Academics and Research / Magazine Feature

Wartime site offers students a chance to uncover and make history

The Department of Anthropology is offering a summer field school at Amache, the former WWII Japanese-American internment camp in Eastern Colorado.

During the four-week field school from June 16 – July 11, professors and students will conduct surface surveys, excavate the historical site and help the Amache Preservation Society with their museum.

“By being part of this unprecedented event, students will not just be uncovering history, they will also be making it,” says Bonnie Clark, assistant professor of anthropology.

Amache was one of 10 War Relocation Authority (WRA) camps where Japanese and Japanese-Americans were forced to live for more than three years following the bombing of Pearl Harbor. Although it was one of the smaller camps, Amache housed more than 7,000 people, two-thirds of whom were U.S. citizens.

“Students need to be motivated and have good teamwork skills,” says Clark, who will be leading the field school. “They need to be prepared to work outdoors and they also need to have some sensitivity to the fact that they will be unearthing the evidence of a living history of conflict.”

During the field camp, Japanese-Americans, including former inmates, will tour Amache as part of the Los Angeles-based Japanese American National Museum national conference to be held in Denver July 2 – 6.

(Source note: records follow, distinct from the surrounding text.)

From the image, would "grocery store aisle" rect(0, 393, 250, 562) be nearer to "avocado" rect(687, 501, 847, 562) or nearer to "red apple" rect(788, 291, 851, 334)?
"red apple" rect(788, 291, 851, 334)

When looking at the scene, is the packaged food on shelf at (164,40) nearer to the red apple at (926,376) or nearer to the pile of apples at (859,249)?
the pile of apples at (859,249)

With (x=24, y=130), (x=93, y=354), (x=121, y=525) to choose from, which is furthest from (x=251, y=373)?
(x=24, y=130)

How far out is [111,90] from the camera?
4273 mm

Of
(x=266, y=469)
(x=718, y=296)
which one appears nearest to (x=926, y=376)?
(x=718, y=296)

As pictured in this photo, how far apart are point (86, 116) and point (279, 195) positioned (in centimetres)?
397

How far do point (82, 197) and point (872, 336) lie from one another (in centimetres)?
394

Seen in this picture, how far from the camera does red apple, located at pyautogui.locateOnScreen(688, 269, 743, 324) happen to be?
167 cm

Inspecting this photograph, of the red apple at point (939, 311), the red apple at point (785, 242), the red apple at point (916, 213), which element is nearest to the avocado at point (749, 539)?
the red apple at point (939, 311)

“This summer it is estimated that over 1,000 people, many of them former internees and their families, will visit the site as part of a national conference on internment,” Clark says. “Students will have a chance to interact with these visitors, interpreting the tangible history we have discovered at the site.”

Course registration opens April 14. Students do not need to be anthropology majors or have any previous field experience. Visit the Amache site for applications for the class and more information.

The archaeological field school is the beginning of a long-term project for the preservation, research and interpretation of the tangible history of Amache. Named a National Historic Landmark in 2006, Amache was in operation from August 1942 until Oct. 15, 1945.